Gabriel Mora i Arana (born 13 September 1925, Castellar del Vallès – died 25 November 2014, Manresa) was a Catalan writer, mechanic and seller, nominated in 1975 and 1990 to Mestre en Gai Saber. He was very active in the Esperantist movement.

==Prizes==
- Ciutat de Barcelona de poesia, 1971: Amb la mà esquerra
- Vila de Perpinyà, 1972: Roses a Psique
- Vila de Vallirana-Josep M. López Picó de poesia, 1975: Cercant aurores
- Flor Natural als Jocs Florals de Barcelona, 1977: Plenitud intacta
- Ciutat de Reus de poesia, 1985: Renou de mites
- Ciutat d'Olot-Guerau de Liost de poesia i prosa poètica, 1989: Innovació dels orígens
- Viola d'Or i Argent als Jocs Florals de Barcelona, 1990: Procés obert

== Works ==
- El poemari "Gènesi" a l'obra Tharrats, obra gràfica 1957-1990 (B: Parsifal, 1990)

(Stored items)
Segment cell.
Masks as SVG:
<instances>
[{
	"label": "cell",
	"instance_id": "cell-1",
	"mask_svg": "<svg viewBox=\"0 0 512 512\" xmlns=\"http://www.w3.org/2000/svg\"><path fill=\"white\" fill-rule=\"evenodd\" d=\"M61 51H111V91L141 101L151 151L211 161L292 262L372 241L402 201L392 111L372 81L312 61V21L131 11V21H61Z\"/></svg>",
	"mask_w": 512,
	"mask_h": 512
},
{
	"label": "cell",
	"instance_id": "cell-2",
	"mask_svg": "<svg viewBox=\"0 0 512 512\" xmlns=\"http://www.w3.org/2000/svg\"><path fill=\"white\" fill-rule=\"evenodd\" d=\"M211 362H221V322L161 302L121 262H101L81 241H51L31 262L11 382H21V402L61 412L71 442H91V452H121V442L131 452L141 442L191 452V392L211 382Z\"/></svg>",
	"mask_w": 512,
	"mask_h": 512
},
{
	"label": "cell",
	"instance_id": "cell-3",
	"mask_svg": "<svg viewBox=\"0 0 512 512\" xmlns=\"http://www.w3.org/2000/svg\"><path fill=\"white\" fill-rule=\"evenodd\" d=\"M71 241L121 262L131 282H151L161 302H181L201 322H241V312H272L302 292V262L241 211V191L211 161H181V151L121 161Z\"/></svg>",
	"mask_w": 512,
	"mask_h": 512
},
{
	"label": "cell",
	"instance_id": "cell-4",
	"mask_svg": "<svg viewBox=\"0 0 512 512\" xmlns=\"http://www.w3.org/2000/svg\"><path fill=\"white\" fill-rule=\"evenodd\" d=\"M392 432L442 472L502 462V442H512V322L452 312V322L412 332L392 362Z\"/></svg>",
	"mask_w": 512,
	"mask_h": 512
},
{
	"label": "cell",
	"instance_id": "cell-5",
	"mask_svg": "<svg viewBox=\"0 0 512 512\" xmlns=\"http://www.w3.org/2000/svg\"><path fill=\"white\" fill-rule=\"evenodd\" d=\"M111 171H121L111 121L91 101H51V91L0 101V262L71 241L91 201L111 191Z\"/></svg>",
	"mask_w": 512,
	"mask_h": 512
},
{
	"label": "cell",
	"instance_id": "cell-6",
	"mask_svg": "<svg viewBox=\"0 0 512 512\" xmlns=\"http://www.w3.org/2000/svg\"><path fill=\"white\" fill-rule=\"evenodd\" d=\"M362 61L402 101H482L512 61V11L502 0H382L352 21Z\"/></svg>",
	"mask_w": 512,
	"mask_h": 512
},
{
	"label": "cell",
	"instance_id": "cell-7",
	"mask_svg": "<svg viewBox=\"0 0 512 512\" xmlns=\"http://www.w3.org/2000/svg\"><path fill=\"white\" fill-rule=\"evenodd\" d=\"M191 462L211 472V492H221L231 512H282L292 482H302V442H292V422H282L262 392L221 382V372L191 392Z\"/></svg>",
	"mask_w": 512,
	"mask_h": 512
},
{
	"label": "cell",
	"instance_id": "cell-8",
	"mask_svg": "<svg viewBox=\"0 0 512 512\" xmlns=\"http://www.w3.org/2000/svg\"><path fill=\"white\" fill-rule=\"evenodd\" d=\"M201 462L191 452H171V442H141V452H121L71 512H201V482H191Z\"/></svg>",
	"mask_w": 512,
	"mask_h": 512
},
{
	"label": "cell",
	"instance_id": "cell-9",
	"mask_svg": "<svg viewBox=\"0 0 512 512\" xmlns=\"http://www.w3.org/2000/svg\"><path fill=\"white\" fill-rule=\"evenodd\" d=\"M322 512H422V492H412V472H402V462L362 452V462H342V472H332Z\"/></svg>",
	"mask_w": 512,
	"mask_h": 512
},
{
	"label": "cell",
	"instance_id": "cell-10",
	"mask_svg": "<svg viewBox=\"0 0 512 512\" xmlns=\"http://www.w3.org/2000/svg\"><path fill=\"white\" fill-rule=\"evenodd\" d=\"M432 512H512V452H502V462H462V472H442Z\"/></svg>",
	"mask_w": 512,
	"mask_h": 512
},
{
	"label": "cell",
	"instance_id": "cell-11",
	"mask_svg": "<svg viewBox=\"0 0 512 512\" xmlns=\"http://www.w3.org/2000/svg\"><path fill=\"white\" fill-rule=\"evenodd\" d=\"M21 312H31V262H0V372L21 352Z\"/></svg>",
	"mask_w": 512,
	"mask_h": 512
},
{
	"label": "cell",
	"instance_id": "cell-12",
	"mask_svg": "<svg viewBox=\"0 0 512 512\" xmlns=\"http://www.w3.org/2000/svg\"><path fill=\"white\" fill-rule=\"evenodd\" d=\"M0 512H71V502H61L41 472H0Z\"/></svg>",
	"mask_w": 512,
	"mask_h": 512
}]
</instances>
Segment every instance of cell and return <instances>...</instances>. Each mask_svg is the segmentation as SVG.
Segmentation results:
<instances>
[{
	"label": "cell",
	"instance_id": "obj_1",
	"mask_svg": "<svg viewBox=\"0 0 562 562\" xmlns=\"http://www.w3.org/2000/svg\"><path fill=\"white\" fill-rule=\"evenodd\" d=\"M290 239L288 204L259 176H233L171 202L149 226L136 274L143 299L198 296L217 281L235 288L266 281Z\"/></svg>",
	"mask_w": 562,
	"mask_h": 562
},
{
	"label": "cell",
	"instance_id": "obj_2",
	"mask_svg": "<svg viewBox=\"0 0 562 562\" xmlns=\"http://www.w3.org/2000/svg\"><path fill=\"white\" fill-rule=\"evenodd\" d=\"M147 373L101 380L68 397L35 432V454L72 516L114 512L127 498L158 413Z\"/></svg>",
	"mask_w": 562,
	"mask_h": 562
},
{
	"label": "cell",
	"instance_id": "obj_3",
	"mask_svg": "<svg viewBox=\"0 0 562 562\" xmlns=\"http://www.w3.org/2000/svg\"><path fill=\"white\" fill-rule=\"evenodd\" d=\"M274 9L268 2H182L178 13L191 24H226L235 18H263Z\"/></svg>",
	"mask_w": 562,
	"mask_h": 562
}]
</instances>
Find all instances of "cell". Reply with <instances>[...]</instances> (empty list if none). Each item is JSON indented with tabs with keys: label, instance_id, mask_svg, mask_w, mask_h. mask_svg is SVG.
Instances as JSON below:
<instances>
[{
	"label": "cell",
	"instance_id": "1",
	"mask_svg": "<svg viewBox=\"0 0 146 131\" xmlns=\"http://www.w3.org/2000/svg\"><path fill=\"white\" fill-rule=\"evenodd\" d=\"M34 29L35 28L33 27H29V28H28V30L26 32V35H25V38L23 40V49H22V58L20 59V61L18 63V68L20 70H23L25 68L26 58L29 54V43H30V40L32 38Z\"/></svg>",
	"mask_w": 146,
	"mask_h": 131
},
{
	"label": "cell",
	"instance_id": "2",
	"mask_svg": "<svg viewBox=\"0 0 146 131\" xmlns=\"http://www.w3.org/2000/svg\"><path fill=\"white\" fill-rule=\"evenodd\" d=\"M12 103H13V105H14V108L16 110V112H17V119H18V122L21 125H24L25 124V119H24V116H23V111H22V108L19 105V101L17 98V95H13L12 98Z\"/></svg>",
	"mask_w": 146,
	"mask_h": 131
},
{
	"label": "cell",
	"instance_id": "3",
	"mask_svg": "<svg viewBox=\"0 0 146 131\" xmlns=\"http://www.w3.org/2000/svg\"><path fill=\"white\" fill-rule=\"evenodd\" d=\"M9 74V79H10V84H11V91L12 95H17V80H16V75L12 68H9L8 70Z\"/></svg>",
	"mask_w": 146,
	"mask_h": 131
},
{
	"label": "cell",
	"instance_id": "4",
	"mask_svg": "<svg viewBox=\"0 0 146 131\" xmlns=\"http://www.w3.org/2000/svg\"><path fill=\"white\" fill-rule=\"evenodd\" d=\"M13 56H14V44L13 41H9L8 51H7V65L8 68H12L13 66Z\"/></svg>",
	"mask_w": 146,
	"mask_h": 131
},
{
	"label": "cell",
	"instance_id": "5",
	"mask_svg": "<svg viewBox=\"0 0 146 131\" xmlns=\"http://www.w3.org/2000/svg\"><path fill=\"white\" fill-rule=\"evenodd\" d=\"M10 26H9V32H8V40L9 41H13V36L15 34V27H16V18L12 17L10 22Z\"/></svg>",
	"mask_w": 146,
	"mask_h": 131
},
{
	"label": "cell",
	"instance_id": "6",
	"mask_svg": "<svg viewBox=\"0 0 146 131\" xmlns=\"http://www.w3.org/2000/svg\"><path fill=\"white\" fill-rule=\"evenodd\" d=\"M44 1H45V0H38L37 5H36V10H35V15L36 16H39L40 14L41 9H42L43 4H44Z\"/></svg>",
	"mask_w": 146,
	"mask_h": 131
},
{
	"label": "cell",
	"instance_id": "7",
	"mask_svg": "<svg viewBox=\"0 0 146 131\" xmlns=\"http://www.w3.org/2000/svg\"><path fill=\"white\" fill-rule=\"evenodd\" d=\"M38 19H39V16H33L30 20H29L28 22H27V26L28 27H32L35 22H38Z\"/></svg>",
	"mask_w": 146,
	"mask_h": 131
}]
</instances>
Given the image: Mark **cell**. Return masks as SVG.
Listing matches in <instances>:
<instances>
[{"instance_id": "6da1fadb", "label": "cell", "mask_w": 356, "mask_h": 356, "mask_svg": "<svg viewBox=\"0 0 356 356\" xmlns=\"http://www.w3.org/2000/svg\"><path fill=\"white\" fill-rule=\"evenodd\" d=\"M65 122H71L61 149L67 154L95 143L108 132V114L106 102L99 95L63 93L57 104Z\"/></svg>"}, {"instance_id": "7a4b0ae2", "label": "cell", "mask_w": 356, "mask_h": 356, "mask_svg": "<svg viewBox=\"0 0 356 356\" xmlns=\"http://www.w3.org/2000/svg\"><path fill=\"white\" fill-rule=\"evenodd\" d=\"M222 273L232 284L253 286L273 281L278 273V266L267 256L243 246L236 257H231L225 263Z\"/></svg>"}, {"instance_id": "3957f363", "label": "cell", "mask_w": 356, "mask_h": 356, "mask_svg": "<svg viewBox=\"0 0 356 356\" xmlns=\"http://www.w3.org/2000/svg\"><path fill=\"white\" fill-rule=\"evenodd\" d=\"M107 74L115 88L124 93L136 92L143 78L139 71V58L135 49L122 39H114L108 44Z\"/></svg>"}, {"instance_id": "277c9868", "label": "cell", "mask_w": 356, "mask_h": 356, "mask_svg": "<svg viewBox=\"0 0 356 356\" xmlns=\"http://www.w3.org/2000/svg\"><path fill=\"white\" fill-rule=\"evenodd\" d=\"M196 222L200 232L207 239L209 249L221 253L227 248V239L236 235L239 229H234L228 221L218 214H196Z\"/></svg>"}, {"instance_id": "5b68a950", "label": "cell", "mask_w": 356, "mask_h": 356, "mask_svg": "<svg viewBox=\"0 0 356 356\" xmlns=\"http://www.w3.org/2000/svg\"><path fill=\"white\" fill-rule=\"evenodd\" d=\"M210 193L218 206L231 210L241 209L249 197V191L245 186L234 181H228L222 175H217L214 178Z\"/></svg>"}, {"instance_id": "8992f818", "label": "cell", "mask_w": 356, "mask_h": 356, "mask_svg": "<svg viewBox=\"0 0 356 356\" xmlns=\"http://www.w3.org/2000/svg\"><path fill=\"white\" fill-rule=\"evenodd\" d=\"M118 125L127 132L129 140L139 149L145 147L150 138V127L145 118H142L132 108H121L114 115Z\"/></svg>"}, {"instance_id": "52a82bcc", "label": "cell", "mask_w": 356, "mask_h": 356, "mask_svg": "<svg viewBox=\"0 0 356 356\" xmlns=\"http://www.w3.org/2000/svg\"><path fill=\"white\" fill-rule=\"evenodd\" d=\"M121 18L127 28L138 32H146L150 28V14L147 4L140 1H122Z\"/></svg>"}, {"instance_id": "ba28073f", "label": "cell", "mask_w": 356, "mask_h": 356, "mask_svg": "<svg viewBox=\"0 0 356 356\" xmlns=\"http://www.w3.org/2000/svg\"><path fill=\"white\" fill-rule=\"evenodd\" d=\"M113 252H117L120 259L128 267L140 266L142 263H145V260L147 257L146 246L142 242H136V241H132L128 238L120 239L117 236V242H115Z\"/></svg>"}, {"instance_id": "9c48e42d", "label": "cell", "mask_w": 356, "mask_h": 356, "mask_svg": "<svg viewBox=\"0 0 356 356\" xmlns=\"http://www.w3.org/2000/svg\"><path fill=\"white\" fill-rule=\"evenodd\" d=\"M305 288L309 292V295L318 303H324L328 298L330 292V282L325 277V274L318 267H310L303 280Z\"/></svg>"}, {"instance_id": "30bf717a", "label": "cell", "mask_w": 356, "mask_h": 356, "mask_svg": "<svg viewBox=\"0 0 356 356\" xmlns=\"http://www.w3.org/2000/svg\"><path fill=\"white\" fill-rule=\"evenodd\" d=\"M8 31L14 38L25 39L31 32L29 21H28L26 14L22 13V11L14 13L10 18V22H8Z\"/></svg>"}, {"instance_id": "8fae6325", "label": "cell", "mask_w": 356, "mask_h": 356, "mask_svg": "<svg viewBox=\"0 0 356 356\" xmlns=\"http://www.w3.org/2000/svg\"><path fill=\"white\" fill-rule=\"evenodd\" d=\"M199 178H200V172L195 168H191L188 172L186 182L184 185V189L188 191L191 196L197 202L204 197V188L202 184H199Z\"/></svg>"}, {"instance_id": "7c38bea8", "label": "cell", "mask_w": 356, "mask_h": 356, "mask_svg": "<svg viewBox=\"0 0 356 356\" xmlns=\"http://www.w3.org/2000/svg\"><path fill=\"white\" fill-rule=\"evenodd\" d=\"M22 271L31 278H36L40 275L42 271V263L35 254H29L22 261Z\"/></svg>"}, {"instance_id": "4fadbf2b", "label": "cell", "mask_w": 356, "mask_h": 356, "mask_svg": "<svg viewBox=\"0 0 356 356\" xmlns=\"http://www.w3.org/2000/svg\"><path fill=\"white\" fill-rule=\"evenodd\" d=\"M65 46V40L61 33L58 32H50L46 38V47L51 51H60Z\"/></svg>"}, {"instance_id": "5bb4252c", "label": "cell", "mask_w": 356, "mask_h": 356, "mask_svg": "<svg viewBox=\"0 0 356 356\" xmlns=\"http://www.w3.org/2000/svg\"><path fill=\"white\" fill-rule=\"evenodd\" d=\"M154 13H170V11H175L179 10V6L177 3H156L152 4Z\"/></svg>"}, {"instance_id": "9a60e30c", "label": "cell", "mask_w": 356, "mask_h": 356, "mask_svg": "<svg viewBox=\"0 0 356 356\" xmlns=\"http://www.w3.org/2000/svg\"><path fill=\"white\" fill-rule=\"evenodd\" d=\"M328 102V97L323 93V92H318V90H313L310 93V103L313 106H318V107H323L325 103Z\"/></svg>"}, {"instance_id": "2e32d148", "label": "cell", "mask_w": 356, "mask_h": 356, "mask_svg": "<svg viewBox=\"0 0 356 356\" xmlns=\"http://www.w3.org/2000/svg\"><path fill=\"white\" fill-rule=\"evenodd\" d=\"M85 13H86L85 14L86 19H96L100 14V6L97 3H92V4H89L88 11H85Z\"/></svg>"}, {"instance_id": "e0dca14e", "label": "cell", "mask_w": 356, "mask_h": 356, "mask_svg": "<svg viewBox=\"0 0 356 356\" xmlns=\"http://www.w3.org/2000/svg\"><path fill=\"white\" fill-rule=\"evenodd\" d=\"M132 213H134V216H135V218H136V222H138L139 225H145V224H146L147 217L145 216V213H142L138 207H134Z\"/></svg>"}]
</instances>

> WORK TASK 1: Write out the stretch of the Gabriel Mora i Arana text from "Gabriel Mora i" through "the Esperantist movement.", swapping "seller" for "salesman".
> WORK TASK 2:
Answer these questions from the Gabriel Mora i Arana text:
(a) In what town did he die?
(b) Which work won the Ciutat de Reus de poesia prize, and in what year?
(c) In which movement was he very active?
The rows have no connection to the Gabriel Mora i Arana text.

> TASK RESULT 1:
Gabriel Mora i Arana (born 13 September 1925, Castellar del Vallès – died 25 November 2014, Manresa) was a Catalan writer, mechanic and salesman, nominated in 1975 and 1990 to Mestre en Gai Saber. He was very active in the Esperantist movement.

> TASK RESULT 2:
(a) Manresa
(b) Renou de mites, 1985
(c) The Esperantist movement